* **Work to be completed**: Transcribe the listing below word for word.
┄┄┄┄┄┄┄┄┄┄┄┄┄┄┄┄┄┄┄┄
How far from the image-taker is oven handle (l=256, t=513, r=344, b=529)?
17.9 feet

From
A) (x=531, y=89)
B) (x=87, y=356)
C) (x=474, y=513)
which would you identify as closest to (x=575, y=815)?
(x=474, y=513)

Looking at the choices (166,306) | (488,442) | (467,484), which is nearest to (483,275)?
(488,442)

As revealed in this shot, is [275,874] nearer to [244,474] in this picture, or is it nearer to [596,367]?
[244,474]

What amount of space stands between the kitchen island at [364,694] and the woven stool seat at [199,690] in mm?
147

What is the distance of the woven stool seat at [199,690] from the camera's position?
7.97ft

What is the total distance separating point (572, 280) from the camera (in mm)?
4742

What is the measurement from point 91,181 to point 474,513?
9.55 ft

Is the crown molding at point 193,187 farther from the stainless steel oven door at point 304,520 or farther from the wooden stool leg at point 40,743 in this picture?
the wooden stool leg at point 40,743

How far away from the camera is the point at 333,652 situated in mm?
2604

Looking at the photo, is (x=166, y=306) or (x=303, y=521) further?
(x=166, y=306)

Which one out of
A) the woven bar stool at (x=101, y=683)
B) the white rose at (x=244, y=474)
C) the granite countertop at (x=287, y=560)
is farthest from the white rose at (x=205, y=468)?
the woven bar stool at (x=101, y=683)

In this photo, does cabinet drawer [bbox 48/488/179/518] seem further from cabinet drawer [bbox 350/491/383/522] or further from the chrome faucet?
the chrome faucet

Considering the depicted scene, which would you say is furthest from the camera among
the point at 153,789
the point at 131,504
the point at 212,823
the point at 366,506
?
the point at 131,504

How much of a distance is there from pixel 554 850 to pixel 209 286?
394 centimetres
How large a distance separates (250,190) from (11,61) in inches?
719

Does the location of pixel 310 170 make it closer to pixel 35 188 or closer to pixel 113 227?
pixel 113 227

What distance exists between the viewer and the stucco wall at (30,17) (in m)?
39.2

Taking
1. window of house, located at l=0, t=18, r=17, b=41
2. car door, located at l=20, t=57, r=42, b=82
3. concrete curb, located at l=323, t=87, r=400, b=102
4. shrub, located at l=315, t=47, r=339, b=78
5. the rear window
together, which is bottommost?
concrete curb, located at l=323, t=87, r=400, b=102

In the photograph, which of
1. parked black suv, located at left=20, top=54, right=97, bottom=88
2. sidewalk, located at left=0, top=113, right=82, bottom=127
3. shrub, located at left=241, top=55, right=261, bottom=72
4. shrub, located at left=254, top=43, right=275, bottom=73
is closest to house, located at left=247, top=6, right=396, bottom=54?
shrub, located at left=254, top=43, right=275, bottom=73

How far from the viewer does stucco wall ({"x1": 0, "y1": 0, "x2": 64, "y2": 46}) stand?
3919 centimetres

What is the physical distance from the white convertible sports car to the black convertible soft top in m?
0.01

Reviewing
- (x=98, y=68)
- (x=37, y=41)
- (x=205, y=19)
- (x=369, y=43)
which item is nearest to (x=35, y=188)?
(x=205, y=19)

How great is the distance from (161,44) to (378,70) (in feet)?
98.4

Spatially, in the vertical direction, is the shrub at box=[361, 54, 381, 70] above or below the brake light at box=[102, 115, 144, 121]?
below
┄┄┄┄┄┄┄┄┄┄┄┄┄┄┄┄┄┄┄┄
* **Task answer**:
How far from the image-taker is oven handle (l=256, t=513, r=344, b=529)?
17.9 feet

From
A) (x=531, y=89)
B) (x=87, y=356)
C) (x=474, y=513)
which would you identify as closest to (x=575, y=815)?
(x=474, y=513)

Looking at the choices (166,306) | (488,442) | (467,484), which is nearest to (483,275)?
(488,442)

As revealed in this shot, is [275,874] nearer to [244,474] in this picture, or is it nearer to [596,367]?
[244,474]

What amount of space stands between the kitchen island at [364,694] and the woven stool seat at [199,690] in mm?
147

What is the distance of the woven stool seat at [199,690] from the camera's position?
7.97ft

What is the total distance separating point (572, 280) from the camera (in mm)?
4742

What is the measurement from point 91,181 to point 474,513?
9.55 ft

Is the crown molding at point 193,187 farther from the stainless steel oven door at point 304,520 or farther from the wooden stool leg at point 40,743 in this picture?
the wooden stool leg at point 40,743

How far away from the camera is the point at 333,652 situated in mm?
2604

Looking at the photo, is (x=166, y=306) or (x=303, y=521) further?
(x=166, y=306)

Which one out of
A) the woven bar stool at (x=101, y=683)
B) the white rose at (x=244, y=474)
C) the granite countertop at (x=287, y=560)
is farthest from the white rose at (x=205, y=468)?
the woven bar stool at (x=101, y=683)

In this photo, does cabinet drawer [bbox 48/488/179/518] seem further from cabinet drawer [bbox 350/491/383/522] or further from the chrome faucet?
the chrome faucet

Considering the depicted scene, which would you say is furthest from the camera among
the point at 153,789
the point at 131,504
the point at 212,823
the point at 366,506
?
the point at 131,504

How much of a distance is there from pixel 554 850 to pixel 209 286?
394 centimetres
How large a distance separates (250,190) from (11,61) in inches?
719

Does the location of pixel 310 170 make it closer to pixel 35 188 or closer to pixel 113 227?
pixel 113 227

What distance exists between the viewer and the stucco wall at (30,17) (in m)?
39.2

Taking
1. window of house, located at l=0, t=18, r=17, b=41
2. car door, located at l=20, t=57, r=42, b=82
3. concrete curb, located at l=323, t=87, r=400, b=102
4. shrub, located at l=315, t=47, r=339, b=78
5. the rear window
together, which is bottommost?
concrete curb, located at l=323, t=87, r=400, b=102

In the photograph, which of
1. parked black suv, located at left=20, top=54, right=97, bottom=88
2. sidewalk, located at left=0, top=113, right=82, bottom=127
3. shrub, located at left=241, top=55, right=261, bottom=72
4. shrub, located at left=254, top=43, right=275, bottom=73
is closest to house, located at left=247, top=6, right=396, bottom=54?
shrub, located at left=254, top=43, right=275, bottom=73

How far from the viewer does stucco wall ({"x1": 0, "y1": 0, "x2": 64, "y2": 46}) stand?
3919 centimetres

What is the physical distance from the white convertible sports car to the black convertible soft top in m?
0.01

Reviewing
- (x=98, y=68)
- (x=37, y=41)
- (x=205, y=19)
- (x=369, y=43)
which item is nearest to (x=35, y=188)?
(x=205, y=19)

How great is the distance from (161,44) to (378,70) (in feet)?
98.4

Spatially, in the vertical direction, is the shrub at box=[361, 54, 381, 70] above or below the brake light at box=[102, 115, 144, 121]?
below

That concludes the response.